Buying the family – avoid family business indexes

Photo by zhudifeng/iStock / Getty Images
Photo by zhudifeng/iStock / Getty Images

This week a family business index tracker product was launched to tempt investors into the sector. Listed on the Swiss stock exchange and available in various currency denominations, if you’re interested the Solactive Global Family Owned Companies Index is marketed by UBS. But, here’s the thing, don’t expect spectacular returns, if past performance is any guide.

The main index tracking the performance of family businesses over a meaningful time period is the Credit Suisse Family Index. The index comprises around 900 businesses, with each company owned at least 20% by a family. Most of the companies that comprise the index are based in the US – so maybe the best index for benchmarking is the S&P500.

But, unfortunately for the CS index, the S&P 500 index has outperformed it for much of the last five years. OK, time periods and benchmark indices can be changed to show that the CS Family Index has performed well. But, even when they have been changed, performance hasn’t been spectacular enough for investors to get too excited.  

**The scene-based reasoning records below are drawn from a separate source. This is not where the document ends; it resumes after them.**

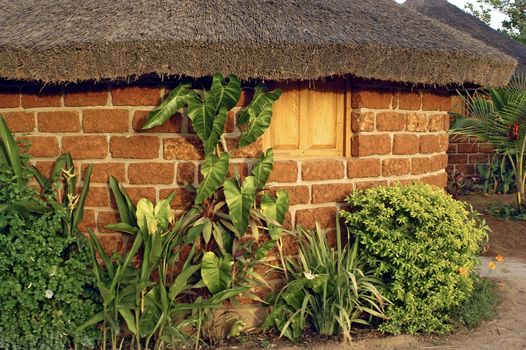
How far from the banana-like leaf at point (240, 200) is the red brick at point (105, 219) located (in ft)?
2.88

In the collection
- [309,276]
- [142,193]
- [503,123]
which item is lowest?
[309,276]

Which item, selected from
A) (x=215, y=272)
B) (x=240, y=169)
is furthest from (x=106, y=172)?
(x=215, y=272)

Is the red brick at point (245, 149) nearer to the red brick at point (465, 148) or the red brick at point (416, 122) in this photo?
the red brick at point (416, 122)

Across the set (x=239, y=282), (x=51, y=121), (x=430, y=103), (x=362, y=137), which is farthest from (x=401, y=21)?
(x=51, y=121)

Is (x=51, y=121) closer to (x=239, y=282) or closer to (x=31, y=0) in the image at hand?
(x=31, y=0)

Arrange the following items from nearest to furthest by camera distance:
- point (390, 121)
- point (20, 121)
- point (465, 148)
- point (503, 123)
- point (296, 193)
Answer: point (20, 121) < point (296, 193) < point (390, 121) < point (503, 123) < point (465, 148)

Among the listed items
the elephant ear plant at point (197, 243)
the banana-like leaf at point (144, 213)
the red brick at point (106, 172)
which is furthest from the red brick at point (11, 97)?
the banana-like leaf at point (144, 213)

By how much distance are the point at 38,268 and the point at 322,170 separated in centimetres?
218

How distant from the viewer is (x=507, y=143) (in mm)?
8336

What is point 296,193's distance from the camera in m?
4.56

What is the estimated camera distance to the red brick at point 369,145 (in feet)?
15.7

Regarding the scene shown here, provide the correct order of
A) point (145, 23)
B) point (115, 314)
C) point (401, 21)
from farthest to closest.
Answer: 1. point (401, 21)
2. point (145, 23)
3. point (115, 314)

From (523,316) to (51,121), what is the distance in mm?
4045

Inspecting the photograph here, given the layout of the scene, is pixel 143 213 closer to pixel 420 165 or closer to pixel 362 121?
pixel 362 121
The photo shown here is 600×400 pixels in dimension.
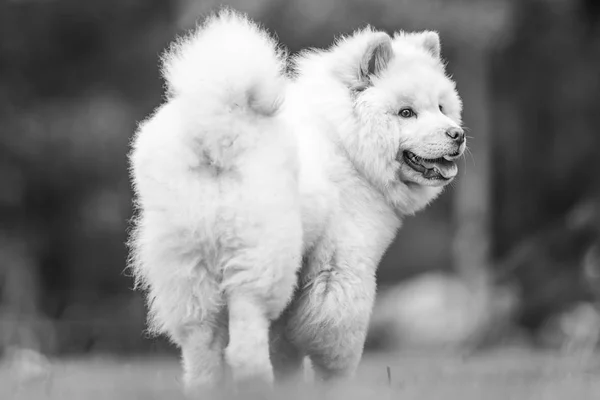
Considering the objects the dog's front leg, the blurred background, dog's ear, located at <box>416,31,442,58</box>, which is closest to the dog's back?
the dog's front leg

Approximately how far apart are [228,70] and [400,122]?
1.23m

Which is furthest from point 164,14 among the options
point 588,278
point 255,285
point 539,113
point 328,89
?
point 255,285

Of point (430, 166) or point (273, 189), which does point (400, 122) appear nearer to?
point (430, 166)

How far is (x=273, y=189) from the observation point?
15.1ft

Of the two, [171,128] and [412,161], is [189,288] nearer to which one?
[171,128]

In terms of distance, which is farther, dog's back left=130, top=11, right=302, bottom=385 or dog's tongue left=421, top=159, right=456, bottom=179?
dog's tongue left=421, top=159, right=456, bottom=179

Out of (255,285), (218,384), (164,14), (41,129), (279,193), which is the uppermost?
(164,14)

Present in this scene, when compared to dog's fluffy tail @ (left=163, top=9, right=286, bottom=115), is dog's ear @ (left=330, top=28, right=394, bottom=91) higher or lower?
higher

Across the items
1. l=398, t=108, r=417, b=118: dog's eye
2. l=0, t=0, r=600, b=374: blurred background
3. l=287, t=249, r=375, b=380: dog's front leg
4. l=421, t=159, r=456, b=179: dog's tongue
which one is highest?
l=0, t=0, r=600, b=374: blurred background

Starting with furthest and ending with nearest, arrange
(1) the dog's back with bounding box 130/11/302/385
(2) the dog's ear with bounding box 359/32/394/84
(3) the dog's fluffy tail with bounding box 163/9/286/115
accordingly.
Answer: (2) the dog's ear with bounding box 359/32/394/84 < (3) the dog's fluffy tail with bounding box 163/9/286/115 < (1) the dog's back with bounding box 130/11/302/385

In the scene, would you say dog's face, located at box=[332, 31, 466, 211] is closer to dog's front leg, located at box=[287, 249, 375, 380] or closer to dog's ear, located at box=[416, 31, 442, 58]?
dog's ear, located at box=[416, 31, 442, 58]

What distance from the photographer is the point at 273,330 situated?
17.7ft

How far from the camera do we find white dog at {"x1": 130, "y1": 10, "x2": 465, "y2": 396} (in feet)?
14.9

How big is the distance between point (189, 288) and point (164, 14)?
1532 cm
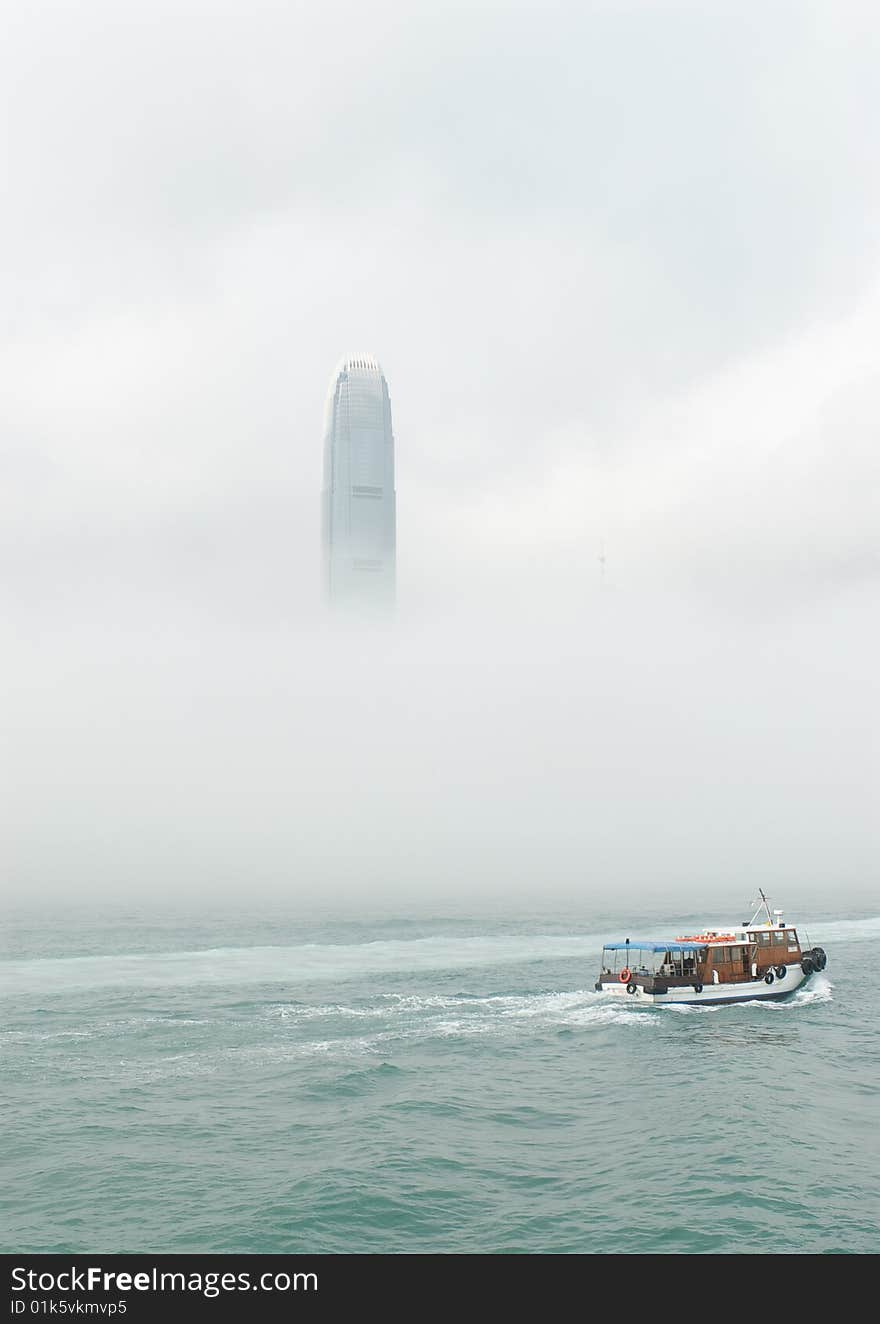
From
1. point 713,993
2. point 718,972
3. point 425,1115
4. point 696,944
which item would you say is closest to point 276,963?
point 696,944

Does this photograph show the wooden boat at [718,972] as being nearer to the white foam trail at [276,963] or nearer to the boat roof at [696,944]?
the boat roof at [696,944]

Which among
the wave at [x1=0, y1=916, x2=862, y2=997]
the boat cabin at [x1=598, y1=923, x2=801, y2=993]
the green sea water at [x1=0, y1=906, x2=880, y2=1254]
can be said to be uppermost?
the boat cabin at [x1=598, y1=923, x2=801, y2=993]

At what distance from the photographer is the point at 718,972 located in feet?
284

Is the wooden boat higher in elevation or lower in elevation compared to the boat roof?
lower

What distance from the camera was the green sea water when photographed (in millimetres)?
36562

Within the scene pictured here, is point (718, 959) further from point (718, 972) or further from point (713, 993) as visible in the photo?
point (713, 993)

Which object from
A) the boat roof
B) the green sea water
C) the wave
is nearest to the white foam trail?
the wave

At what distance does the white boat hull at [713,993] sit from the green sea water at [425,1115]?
157 centimetres

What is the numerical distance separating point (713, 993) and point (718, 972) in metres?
2.07

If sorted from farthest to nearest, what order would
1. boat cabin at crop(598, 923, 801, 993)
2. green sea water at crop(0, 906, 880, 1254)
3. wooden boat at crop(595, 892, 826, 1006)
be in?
boat cabin at crop(598, 923, 801, 993) < wooden boat at crop(595, 892, 826, 1006) < green sea water at crop(0, 906, 880, 1254)

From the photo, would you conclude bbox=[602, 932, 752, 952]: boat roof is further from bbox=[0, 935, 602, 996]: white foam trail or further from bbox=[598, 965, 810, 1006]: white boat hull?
bbox=[0, 935, 602, 996]: white foam trail

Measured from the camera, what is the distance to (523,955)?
4555 inches

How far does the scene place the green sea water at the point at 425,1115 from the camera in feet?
120
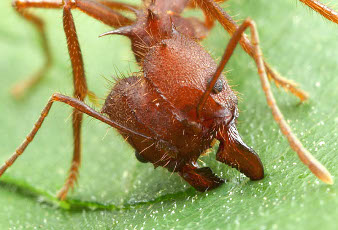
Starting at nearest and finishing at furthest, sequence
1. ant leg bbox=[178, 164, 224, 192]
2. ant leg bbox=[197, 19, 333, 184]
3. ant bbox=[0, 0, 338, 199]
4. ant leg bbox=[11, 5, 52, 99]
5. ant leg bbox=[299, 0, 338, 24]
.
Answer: ant leg bbox=[197, 19, 333, 184] < ant bbox=[0, 0, 338, 199] < ant leg bbox=[178, 164, 224, 192] < ant leg bbox=[299, 0, 338, 24] < ant leg bbox=[11, 5, 52, 99]

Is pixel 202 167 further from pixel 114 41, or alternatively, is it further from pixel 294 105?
pixel 114 41

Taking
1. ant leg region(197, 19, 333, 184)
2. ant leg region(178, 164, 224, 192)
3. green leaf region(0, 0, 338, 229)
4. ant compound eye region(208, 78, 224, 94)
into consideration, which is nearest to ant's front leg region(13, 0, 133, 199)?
green leaf region(0, 0, 338, 229)

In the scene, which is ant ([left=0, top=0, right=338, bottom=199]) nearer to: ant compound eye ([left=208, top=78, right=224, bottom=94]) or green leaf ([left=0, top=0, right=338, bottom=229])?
ant compound eye ([left=208, top=78, right=224, bottom=94])

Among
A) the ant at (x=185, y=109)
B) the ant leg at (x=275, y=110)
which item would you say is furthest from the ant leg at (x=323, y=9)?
the ant leg at (x=275, y=110)

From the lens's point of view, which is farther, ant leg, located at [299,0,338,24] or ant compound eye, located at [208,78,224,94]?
ant leg, located at [299,0,338,24]

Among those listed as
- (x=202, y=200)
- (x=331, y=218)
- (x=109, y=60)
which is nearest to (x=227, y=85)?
(x=202, y=200)

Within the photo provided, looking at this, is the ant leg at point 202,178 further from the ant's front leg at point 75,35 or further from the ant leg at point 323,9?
the ant leg at point 323,9

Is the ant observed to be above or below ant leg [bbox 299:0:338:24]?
below
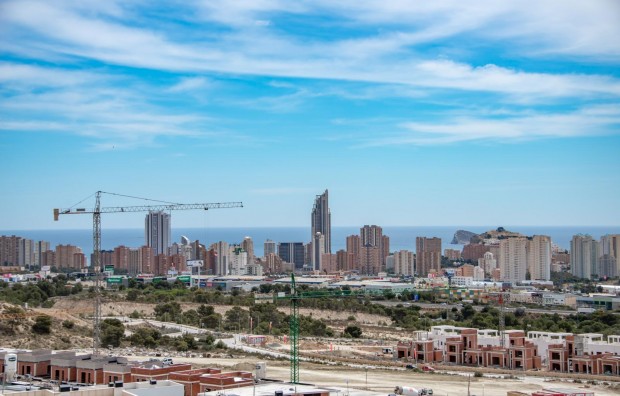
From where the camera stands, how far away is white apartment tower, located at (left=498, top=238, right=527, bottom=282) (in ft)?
278

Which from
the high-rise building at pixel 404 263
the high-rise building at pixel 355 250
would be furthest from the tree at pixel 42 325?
the high-rise building at pixel 355 250

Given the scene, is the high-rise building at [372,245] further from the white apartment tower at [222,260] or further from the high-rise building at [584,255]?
the high-rise building at [584,255]

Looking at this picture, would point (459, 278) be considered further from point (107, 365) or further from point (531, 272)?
point (107, 365)

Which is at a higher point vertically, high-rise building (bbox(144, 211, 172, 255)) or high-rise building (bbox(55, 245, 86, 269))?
high-rise building (bbox(144, 211, 172, 255))

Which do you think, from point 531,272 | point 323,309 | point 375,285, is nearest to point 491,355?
point 323,309

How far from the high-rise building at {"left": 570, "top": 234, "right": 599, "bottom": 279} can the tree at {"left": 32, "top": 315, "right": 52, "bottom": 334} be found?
6468 centimetres

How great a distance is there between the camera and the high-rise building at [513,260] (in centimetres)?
8475

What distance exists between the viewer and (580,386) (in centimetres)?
2525

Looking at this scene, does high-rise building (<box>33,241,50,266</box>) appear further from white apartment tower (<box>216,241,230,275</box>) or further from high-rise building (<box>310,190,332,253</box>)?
high-rise building (<box>310,190,332,253</box>)

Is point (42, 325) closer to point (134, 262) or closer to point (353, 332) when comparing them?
point (353, 332)

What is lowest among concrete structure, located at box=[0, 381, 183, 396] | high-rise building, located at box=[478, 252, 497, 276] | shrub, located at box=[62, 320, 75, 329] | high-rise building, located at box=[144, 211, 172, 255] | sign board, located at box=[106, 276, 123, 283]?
shrub, located at box=[62, 320, 75, 329]

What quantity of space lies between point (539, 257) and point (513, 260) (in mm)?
2551

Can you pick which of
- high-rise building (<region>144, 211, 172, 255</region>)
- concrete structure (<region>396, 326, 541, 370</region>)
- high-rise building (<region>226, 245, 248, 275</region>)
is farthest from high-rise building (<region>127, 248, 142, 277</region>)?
concrete structure (<region>396, 326, 541, 370</region>)

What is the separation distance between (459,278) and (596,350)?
45069mm
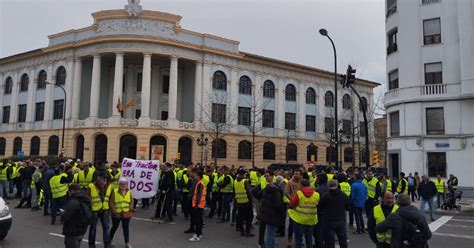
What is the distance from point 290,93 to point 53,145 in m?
29.0

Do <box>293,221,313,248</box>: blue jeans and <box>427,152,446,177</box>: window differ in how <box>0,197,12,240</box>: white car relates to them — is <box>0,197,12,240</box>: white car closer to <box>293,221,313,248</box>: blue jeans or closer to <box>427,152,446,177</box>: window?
<box>293,221,313,248</box>: blue jeans

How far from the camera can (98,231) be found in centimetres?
1121

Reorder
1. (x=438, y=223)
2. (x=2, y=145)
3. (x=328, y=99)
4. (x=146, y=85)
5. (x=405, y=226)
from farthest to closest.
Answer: (x=328, y=99)
(x=2, y=145)
(x=146, y=85)
(x=438, y=223)
(x=405, y=226)

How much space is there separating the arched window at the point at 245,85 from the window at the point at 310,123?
32.0 ft

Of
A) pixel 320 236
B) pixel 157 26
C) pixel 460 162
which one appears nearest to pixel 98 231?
pixel 320 236

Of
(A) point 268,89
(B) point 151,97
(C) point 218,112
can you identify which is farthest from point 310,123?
(B) point 151,97

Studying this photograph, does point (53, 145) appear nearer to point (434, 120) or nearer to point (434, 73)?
point (434, 120)

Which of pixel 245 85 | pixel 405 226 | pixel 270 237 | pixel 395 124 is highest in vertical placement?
pixel 245 85

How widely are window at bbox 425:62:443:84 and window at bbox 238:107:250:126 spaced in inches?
889

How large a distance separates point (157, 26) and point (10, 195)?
985 inches

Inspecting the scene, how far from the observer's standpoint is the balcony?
26062mm

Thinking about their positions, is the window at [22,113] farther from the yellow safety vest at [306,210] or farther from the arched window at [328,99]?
the yellow safety vest at [306,210]

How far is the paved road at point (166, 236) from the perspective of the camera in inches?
381

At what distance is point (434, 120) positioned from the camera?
88.0 ft
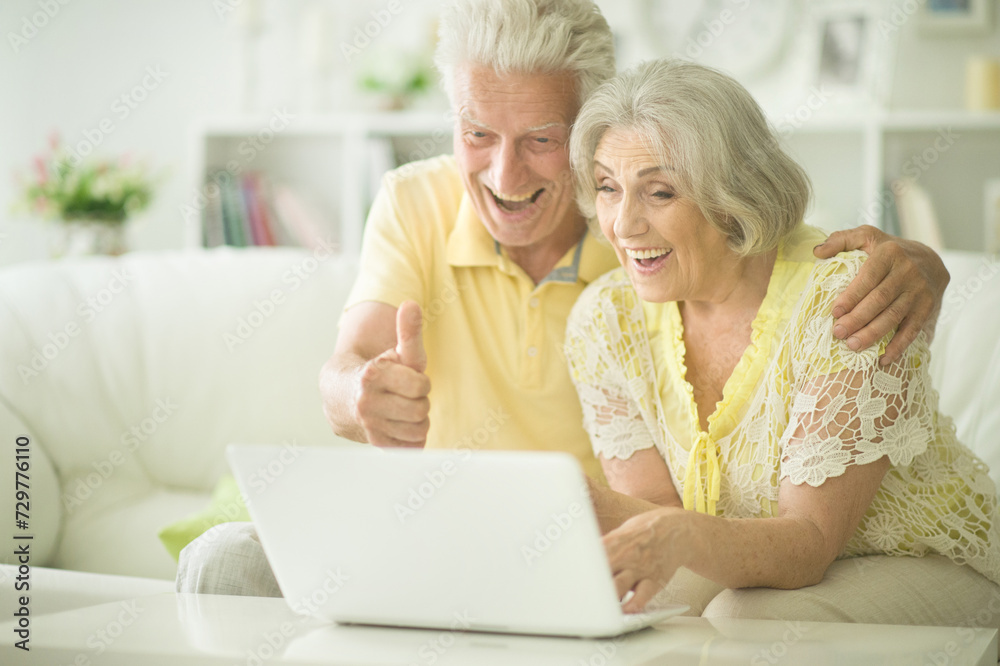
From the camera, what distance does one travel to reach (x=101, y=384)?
198 cm

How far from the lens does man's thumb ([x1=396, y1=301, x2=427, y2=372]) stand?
106 centimetres

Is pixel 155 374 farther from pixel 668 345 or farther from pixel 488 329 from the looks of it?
pixel 668 345

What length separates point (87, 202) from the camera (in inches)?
109

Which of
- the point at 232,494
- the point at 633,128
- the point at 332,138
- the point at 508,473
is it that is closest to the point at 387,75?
the point at 332,138

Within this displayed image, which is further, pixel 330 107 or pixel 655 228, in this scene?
pixel 330 107

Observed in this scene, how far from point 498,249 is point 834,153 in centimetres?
179

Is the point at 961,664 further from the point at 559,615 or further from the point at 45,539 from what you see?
the point at 45,539

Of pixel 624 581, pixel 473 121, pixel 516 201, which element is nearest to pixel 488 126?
pixel 473 121

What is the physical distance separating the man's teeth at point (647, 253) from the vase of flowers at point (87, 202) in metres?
1.99

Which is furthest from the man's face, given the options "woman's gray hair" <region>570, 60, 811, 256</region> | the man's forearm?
the man's forearm

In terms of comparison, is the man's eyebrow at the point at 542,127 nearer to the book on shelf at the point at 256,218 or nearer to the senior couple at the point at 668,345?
the senior couple at the point at 668,345

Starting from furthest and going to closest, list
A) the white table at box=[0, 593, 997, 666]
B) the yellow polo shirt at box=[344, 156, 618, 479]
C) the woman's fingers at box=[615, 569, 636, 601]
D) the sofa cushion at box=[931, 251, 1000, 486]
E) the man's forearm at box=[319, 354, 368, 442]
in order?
the sofa cushion at box=[931, 251, 1000, 486], the yellow polo shirt at box=[344, 156, 618, 479], the man's forearm at box=[319, 354, 368, 442], the woman's fingers at box=[615, 569, 636, 601], the white table at box=[0, 593, 997, 666]

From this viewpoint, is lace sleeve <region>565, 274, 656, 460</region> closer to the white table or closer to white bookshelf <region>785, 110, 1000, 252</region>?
the white table

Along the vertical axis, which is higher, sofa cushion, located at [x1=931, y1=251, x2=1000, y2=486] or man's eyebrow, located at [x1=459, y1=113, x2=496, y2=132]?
man's eyebrow, located at [x1=459, y1=113, x2=496, y2=132]
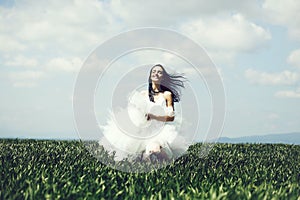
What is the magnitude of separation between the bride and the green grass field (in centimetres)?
43

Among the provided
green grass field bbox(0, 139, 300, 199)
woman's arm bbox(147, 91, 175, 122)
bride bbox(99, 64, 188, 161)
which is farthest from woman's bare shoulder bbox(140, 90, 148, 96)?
green grass field bbox(0, 139, 300, 199)

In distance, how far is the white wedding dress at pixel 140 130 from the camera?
29.7 ft

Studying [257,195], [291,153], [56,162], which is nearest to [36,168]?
[56,162]

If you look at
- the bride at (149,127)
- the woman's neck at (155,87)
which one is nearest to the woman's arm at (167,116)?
the bride at (149,127)

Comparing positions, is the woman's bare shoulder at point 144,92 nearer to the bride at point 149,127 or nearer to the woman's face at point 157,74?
the bride at point 149,127

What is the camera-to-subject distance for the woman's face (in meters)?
9.17

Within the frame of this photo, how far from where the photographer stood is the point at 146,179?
7215 mm

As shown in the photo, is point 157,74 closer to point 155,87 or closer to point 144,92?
point 155,87

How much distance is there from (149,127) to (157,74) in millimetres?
1087

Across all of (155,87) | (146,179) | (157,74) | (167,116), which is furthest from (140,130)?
(146,179)

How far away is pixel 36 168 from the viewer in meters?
7.91

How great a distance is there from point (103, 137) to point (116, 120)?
0.58 meters

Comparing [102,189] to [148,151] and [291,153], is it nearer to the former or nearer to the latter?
[148,151]

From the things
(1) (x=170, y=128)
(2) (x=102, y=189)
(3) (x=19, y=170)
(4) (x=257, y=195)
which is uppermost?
(1) (x=170, y=128)
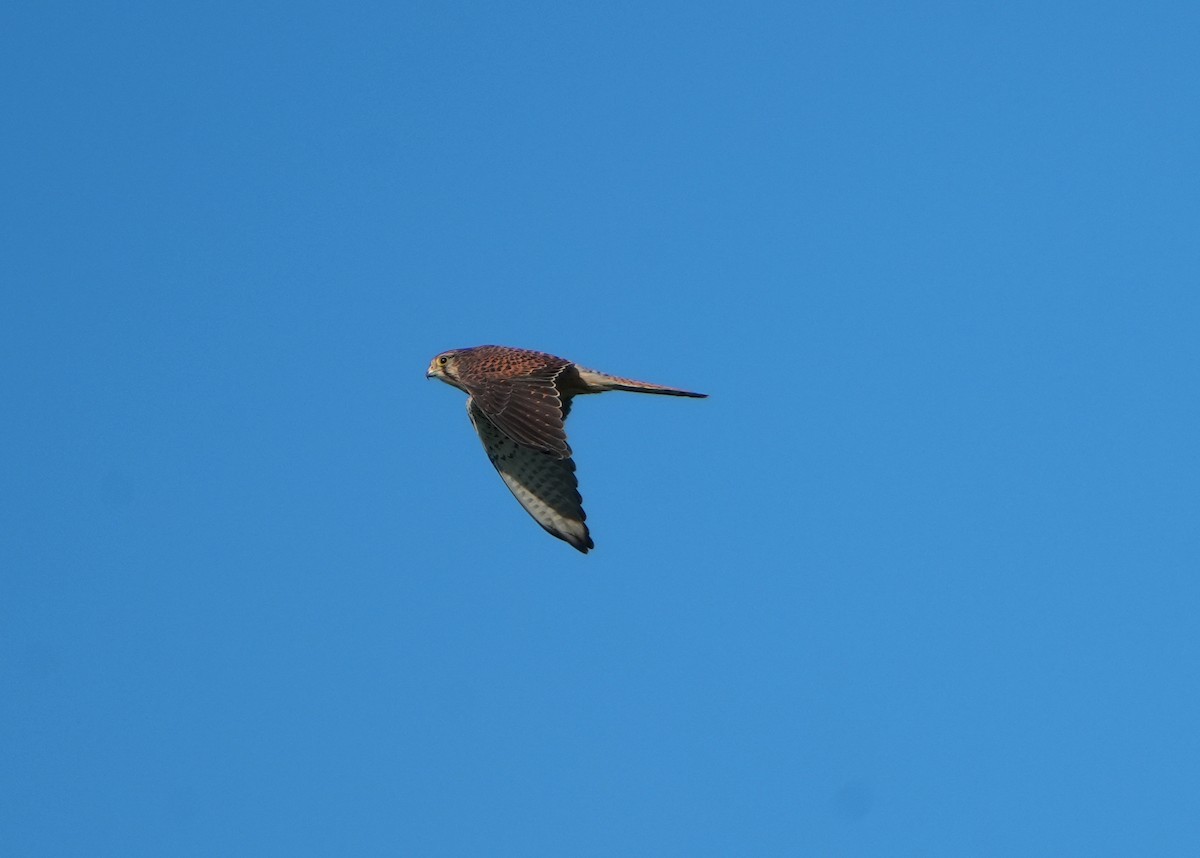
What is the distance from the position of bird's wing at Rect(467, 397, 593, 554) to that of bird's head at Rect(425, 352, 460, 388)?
462 mm

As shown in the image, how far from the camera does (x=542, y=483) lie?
58.9ft

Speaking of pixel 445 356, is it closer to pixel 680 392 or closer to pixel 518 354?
pixel 518 354

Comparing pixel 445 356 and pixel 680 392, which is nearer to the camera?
pixel 680 392

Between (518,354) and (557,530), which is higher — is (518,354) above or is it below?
above

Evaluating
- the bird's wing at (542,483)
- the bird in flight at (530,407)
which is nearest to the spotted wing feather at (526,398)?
the bird in flight at (530,407)

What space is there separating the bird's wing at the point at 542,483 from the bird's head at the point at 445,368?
0.46 m

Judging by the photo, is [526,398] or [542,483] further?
[542,483]

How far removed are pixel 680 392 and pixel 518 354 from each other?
161 cm

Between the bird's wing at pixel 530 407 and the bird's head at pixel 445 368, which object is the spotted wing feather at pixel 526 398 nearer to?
the bird's wing at pixel 530 407

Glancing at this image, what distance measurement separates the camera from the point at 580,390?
58.6ft

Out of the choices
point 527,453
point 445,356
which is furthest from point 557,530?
point 445,356

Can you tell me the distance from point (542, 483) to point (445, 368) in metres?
1.43

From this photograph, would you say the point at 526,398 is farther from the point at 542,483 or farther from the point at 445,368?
the point at 445,368

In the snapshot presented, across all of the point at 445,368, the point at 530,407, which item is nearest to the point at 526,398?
the point at 530,407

Rupert Murdoch’s job doesn’t depend on the performance of his companies share prices, unlike a CEO of a non-family controlled listed business

Here’s some reasons why investing in family business indices might not be such a good idea. Family businesses, even when they are listed, will follow their own set of performance benchmarks that might have little to do with the performance of their stock price. Rupert Murdoch, the CEO and chairman of News Corp and 21st Century Fox, no doubt looks at the share prices of the two companies he owns with his family, but probably not as often as a CEO of a non-family listed business. That’s because his job doesn’t depend on his share price, unlike the boss of a non-family listed CEO.

Other performance criteria are likely to be more important to listed family businesses, like the longevity of the business to ensure a family succession and its relations with other stakeholders. Consequently, the efficiency of its share price, in some cases, might be third, or fourth on the list of importance when it comes down to the success of the business in the eyes of the family.

Also, the listed bit of family business is likely to be a small part of the total equity of the business, and when it’s larger, the family may still have the final say on big decisions through controlling voting class shares. So concerns for minority shareholders in most cases will be minimal at family-controlled businesses.

If investors still want to buy into family business performance, buying an index linked to the S&P 500, where 40% of the companies that comprise the index are family owned, might be a better way. And because not all the constituent parts of the index aren’t family owned, it better diversifies risk for investors. Likewise, the main French, the CAC40, and German, DAX, stock market index, where family businesses dominate, might also be a useful proxy index to invest in with strong family business involvement.

Perhaps the best way to access the performance of family businesses, if money’s no object, is to invest in them directly. As Family Capital mentioned last week, family businesses appear to be more willing to sell equity in their businesses than ever before. But you’ll still be a minority shareholder, even with a seat on the board.